§ STATED TASK:
All of the data below must be repeated exactly.

§ AVAILABLE DATA:
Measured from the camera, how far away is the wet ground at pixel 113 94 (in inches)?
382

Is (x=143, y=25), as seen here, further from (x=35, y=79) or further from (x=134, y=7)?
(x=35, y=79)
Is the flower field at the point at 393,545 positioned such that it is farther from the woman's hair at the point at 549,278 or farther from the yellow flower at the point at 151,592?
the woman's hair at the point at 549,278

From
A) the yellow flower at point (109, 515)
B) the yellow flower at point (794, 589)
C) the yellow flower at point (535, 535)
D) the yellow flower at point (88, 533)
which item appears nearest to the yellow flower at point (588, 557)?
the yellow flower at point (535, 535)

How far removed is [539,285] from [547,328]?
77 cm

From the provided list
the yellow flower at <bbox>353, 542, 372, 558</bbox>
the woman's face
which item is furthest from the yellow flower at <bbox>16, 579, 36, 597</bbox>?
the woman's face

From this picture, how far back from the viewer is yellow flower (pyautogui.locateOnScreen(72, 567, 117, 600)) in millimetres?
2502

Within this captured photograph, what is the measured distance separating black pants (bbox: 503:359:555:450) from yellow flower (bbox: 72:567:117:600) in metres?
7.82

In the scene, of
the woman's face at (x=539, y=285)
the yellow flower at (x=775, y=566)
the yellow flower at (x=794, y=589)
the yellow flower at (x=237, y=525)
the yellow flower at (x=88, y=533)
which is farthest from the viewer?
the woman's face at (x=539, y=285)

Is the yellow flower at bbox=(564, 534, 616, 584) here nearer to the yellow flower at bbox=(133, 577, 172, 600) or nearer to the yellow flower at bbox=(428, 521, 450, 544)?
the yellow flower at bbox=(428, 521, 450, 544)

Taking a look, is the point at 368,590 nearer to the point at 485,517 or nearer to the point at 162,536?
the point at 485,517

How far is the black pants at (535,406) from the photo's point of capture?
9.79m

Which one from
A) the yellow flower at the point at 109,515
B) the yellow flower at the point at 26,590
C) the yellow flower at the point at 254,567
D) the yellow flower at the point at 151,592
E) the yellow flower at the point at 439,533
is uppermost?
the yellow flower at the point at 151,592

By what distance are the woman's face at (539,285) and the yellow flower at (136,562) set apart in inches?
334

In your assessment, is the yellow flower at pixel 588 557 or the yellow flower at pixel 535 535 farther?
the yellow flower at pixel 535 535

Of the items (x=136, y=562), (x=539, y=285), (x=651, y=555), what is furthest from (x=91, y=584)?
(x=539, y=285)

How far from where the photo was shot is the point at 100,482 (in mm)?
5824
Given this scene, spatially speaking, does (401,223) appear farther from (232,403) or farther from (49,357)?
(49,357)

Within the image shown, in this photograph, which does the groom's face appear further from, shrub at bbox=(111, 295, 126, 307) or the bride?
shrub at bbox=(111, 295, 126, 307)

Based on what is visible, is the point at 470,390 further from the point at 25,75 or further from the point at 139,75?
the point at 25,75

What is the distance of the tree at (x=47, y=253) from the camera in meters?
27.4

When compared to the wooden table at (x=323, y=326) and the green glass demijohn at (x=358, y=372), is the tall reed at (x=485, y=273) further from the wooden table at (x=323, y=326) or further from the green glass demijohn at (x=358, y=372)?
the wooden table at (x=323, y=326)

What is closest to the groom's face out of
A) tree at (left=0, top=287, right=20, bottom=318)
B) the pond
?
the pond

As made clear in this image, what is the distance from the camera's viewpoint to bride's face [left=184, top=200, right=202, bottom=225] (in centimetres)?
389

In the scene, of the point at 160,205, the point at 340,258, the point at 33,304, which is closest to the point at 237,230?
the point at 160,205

§ RESPONSE TO THIS EXERCISE:
Measured from the camera, how far away is the wet ground at pixel 113 94 (in inches)?
382

Is (x=143, y=25), as seen here, further from (x=35, y=79) or further from (x=134, y=7)?
(x=35, y=79)
Is the flower field at the point at 393,545 positioned such that it is farther from the woman's hair at the point at 549,278 or farther from the yellow flower at the point at 151,592?
the woman's hair at the point at 549,278

From
A) the yellow flower at point (109, 515)
B) the yellow flower at point (794, 589)
C) the yellow flower at point (535, 535)
D) the yellow flower at point (88, 533)
which item appears nearest to the yellow flower at point (588, 557)?
the yellow flower at point (535, 535)

How far removed is [539,285] from [547,328]?
77 cm

From the provided list
the yellow flower at <bbox>353, 542, 372, 558</bbox>
the woman's face
which item is furthest from the yellow flower at <bbox>16, 579, 36, 597</bbox>?
the woman's face

From this picture, how far back from the viewer is yellow flower (pyautogui.locateOnScreen(72, 567, 117, 600)) in millimetres?
2502

Within this captured photograph, what is the measured distance separating black pants (bbox: 503:359:555:450) from yellow flower (bbox: 72:567:117:600) in metres?
7.82

In the scene, of
the woman's face at (x=539, y=285)
the yellow flower at (x=775, y=566)
the yellow flower at (x=794, y=589)
the yellow flower at (x=237, y=525)
the yellow flower at (x=88, y=533)
which is farthest from the viewer?
the woman's face at (x=539, y=285)

Is the yellow flower at bbox=(564, 534, 616, 584) here nearer to the yellow flower at bbox=(133, 577, 172, 600) or nearer to the yellow flower at bbox=(428, 521, 450, 544)?
the yellow flower at bbox=(428, 521, 450, 544)

Taking a look, is the point at 368,590 nearer to the point at 485,517 or nearer to the point at 162,536?
the point at 485,517

How far is the black pants at (535,406) from the photo's point of capture?
9.79m

Which one from
A) the yellow flower at the point at 109,515
B) the yellow flower at the point at 26,590
C) the yellow flower at the point at 254,567
D) the yellow flower at the point at 151,592
E) the yellow flower at the point at 439,533
is uppermost?
the yellow flower at the point at 151,592

By what distance are the woman's face at (539,285) and the yellow flower at (136,562) set apart in inches?
334

In your assessment, is the yellow flower at pixel 588 557 or the yellow flower at pixel 535 535 farther?
the yellow flower at pixel 535 535

Of the items (x=136, y=562), (x=539, y=285), (x=651, y=555), what is furthest from (x=91, y=584)?
(x=539, y=285)

How far from where the photo was shot is the point at 100,482 (in mm)?
5824
Given this scene, spatially speaking, does (401,223) appear farther from (232,403) or farther from (49,357)?
(49,357)

Within the image shown, in this photograph, which does the groom's face appear further from, shrub at bbox=(111, 295, 126, 307) or the bride?
shrub at bbox=(111, 295, 126, 307)

Based on what is visible, is the point at 470,390 further from the point at 25,75 or further from the point at 139,75?
the point at 25,75

What is the distance of the tree at (x=47, y=253) from the camera in meters?
27.4

When compared to the wooden table at (x=323, y=326) and the green glass demijohn at (x=358, y=372), is the tall reed at (x=485, y=273) further from the wooden table at (x=323, y=326) or further from the green glass demijohn at (x=358, y=372)?
the wooden table at (x=323, y=326)

What is closest to the groom's face out of
A) tree at (left=0, top=287, right=20, bottom=318)
B) the pond
?
the pond

As made clear in this image, what is the distance from the camera's viewpoint to bride's face [left=184, top=200, right=202, bottom=225] (in centimetres)?
389

In the scene, of the point at 160,205, the point at 340,258, the point at 33,304, which is closest to the point at 237,230?
the point at 160,205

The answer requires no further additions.